Il suffit que la question soit ainsi posée comme elle doit l’être, pour que n’importe qui soit capable d’y répondre immédiatement ; et, en admettant que les Orientaux, qui ont fait preuve jusqu’ici d’une incroyable patience, veuillent enfin être les maîtres chez eux, qui donc pourrait songer sincèrement à les en blâmer ? Il est vrai que, quand certaines passions s’en mêlent les mêmes choses peuvent, suivant les circonstances, se trouver appréciées de façons fort diverses, voire même toutes contraires : ainsi, quand la résistance à une invasion étrangère est le fait d’un peuple occidental, elle s’appelle « patriotisme » et est digne de tous les éloges ; quand elle est le fait d’un peuple oriental, elle s’appelle « fanatisme » ou « xénophobie » et ne mérite plus que la haine ou le mépris.
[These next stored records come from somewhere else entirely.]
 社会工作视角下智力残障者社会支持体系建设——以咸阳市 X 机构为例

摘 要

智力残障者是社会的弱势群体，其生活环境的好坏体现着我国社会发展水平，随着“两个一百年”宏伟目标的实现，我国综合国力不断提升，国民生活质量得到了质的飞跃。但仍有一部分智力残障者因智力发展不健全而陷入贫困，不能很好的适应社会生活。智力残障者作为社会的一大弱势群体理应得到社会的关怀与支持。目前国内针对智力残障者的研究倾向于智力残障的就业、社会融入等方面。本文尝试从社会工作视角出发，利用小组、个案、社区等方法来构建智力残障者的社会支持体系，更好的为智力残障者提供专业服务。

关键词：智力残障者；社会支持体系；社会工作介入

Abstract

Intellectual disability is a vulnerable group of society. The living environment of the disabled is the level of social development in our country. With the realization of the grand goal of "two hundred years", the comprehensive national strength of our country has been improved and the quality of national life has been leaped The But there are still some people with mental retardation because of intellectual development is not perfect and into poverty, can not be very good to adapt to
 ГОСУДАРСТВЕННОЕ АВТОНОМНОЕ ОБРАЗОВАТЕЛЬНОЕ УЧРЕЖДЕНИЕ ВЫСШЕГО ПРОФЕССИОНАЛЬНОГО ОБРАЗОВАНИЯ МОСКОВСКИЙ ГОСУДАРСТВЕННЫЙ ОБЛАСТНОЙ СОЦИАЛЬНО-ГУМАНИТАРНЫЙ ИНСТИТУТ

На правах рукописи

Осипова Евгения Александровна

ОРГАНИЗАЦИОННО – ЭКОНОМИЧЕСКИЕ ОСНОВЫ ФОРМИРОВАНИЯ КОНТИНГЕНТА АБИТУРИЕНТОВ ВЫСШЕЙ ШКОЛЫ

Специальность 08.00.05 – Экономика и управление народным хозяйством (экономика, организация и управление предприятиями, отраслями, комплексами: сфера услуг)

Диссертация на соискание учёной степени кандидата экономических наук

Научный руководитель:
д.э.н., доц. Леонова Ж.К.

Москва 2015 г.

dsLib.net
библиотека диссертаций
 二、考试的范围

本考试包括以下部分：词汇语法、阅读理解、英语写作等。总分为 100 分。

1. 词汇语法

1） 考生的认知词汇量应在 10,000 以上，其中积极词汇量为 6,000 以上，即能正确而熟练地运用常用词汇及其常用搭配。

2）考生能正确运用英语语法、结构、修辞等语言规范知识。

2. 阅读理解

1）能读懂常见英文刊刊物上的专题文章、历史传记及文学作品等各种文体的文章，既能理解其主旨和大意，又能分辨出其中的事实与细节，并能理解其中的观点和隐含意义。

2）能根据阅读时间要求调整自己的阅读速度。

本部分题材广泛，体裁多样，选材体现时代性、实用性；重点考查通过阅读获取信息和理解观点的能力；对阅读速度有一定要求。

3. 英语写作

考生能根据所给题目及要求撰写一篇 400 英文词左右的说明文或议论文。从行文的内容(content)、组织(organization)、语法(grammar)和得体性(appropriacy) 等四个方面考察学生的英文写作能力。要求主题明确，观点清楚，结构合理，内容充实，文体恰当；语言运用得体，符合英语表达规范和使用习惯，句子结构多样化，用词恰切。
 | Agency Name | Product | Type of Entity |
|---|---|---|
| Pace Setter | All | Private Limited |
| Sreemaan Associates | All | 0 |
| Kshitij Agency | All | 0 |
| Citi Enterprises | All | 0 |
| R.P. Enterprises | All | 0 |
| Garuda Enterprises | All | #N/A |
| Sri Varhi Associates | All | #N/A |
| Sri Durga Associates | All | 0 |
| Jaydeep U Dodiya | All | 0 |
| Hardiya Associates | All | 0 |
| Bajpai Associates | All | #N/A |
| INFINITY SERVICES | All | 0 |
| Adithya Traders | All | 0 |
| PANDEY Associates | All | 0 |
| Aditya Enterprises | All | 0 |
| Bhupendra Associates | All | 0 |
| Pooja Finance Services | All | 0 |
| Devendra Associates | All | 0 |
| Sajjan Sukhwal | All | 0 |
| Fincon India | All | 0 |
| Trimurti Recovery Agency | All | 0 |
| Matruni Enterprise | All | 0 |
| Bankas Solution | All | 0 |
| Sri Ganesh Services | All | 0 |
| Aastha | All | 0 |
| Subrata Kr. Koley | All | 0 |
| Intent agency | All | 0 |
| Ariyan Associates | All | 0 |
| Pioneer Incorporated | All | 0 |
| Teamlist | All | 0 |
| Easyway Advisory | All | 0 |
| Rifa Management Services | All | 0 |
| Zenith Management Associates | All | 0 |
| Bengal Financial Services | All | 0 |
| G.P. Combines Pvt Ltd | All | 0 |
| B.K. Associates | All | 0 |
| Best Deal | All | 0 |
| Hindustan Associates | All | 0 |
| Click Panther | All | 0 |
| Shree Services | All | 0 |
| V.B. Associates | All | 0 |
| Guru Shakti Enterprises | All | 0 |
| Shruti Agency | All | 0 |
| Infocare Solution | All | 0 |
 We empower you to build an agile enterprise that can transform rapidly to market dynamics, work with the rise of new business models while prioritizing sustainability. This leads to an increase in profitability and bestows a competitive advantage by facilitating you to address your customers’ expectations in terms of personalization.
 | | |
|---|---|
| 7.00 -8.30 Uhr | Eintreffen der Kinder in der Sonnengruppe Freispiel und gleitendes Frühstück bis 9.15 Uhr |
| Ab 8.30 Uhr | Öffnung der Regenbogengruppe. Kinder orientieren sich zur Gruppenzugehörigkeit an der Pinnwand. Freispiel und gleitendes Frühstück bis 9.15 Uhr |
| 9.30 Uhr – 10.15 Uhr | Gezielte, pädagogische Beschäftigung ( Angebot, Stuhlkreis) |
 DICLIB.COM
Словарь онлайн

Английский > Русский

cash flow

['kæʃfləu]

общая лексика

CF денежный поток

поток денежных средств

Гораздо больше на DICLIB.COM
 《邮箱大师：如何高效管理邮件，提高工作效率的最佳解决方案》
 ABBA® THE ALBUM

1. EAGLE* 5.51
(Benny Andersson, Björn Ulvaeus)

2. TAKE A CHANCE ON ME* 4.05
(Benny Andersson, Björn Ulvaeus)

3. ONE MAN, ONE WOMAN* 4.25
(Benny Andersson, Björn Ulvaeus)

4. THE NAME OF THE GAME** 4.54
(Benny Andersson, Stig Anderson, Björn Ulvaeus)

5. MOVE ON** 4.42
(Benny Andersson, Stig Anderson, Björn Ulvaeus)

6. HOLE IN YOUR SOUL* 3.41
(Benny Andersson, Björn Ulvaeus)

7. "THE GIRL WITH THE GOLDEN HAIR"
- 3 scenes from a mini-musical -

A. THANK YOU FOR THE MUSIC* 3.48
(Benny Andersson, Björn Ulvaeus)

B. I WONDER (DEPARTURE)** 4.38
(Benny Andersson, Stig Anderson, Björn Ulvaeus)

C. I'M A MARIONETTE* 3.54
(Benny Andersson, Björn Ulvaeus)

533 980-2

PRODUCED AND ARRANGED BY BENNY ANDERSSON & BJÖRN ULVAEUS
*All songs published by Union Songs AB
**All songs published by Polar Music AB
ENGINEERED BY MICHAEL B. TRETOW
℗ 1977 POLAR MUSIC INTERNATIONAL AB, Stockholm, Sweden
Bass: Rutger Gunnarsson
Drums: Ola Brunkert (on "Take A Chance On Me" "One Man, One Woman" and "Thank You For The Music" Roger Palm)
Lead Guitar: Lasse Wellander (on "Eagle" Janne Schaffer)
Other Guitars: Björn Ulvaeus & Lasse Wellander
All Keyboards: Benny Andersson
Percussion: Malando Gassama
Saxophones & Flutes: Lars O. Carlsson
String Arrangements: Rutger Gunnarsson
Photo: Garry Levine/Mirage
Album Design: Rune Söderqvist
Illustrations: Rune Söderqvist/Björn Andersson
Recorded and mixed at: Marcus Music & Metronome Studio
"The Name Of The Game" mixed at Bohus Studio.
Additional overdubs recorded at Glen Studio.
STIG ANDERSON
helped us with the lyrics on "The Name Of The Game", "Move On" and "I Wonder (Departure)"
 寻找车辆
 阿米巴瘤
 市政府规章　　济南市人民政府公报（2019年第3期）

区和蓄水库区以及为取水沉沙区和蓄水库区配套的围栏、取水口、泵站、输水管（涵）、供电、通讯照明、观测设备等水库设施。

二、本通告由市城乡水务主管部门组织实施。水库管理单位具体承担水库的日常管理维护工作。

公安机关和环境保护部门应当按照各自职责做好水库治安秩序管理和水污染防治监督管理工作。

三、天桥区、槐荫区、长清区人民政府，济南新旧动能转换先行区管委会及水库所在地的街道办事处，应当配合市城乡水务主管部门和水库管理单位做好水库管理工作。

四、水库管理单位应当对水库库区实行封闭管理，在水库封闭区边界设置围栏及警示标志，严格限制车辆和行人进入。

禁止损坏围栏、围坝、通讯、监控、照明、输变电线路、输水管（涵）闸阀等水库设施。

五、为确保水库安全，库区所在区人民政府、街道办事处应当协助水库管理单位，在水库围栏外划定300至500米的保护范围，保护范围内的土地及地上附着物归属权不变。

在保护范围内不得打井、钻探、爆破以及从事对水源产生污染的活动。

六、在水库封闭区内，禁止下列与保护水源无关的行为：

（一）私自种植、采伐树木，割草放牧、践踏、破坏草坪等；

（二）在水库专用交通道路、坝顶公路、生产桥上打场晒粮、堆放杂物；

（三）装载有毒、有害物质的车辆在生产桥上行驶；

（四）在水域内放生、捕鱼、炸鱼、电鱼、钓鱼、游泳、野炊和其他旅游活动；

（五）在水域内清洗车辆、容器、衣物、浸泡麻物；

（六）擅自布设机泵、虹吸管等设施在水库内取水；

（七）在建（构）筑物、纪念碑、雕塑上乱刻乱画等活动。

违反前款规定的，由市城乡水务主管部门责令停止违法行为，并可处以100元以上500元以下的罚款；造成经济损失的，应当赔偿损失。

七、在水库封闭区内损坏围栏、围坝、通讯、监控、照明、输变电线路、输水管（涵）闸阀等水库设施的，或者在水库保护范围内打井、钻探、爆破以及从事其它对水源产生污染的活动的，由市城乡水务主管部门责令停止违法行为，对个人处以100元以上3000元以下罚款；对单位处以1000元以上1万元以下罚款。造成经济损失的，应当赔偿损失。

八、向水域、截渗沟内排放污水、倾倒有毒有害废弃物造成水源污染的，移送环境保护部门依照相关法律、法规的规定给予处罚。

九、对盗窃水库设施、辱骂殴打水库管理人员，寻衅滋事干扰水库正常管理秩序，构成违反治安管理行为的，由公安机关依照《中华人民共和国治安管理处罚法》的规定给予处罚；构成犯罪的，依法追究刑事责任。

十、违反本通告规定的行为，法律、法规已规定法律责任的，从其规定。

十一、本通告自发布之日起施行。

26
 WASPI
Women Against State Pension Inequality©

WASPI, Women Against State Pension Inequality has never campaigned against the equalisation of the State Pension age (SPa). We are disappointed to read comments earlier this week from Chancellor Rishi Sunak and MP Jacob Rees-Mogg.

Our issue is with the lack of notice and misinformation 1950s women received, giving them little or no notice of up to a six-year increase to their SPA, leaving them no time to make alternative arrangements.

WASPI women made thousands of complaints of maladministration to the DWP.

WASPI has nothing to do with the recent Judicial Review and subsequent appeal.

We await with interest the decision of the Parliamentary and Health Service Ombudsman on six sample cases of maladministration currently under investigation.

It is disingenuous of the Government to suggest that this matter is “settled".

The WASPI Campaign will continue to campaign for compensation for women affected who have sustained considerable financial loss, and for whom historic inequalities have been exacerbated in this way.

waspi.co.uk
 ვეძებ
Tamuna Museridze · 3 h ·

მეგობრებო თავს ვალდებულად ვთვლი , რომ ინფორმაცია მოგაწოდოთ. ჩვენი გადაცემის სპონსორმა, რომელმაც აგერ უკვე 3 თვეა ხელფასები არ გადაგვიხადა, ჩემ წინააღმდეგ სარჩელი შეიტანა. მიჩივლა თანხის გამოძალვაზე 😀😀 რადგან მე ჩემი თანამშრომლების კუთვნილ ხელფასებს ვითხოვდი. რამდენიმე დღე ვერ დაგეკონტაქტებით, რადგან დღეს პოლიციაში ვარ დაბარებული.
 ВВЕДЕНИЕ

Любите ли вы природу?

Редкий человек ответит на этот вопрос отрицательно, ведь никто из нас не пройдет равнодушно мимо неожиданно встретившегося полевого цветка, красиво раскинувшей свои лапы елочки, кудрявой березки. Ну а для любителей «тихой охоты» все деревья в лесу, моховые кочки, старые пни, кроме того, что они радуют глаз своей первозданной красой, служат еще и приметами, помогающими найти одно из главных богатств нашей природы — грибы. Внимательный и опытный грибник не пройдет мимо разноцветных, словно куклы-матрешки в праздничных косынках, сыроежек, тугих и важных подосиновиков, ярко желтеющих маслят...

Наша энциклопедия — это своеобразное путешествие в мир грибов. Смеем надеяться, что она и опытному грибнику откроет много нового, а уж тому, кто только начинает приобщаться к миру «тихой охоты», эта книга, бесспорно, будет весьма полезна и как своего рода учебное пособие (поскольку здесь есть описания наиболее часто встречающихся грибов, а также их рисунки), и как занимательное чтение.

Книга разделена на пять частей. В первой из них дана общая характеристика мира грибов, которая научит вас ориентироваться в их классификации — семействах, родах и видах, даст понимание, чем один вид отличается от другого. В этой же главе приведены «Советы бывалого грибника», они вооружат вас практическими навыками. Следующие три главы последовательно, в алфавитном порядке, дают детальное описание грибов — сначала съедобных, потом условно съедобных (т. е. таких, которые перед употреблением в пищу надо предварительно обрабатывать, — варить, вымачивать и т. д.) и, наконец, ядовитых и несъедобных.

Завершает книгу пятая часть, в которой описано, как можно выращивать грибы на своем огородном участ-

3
D’ailleurs, n’est-ce pas au nom du « Droit », de la « Liberté », de la « Justice » et de la « Civilisation » que les Européens prétendent imposer partout leur domination, et interdire à tout homme de vivre et de penser autrement qu’eux-mêmes ne vivent et ne pensent ? (R. Guénon)
La meilleure façon d’être un occidental est de s’intéresser à l’Orient : Il s’agit non d’imposer à l’Occident une tradition orientale, dont les formes ne correspondent pas à sa mentalité, mais de restaurer une tradition occidentale avec l’aide de l’Orient.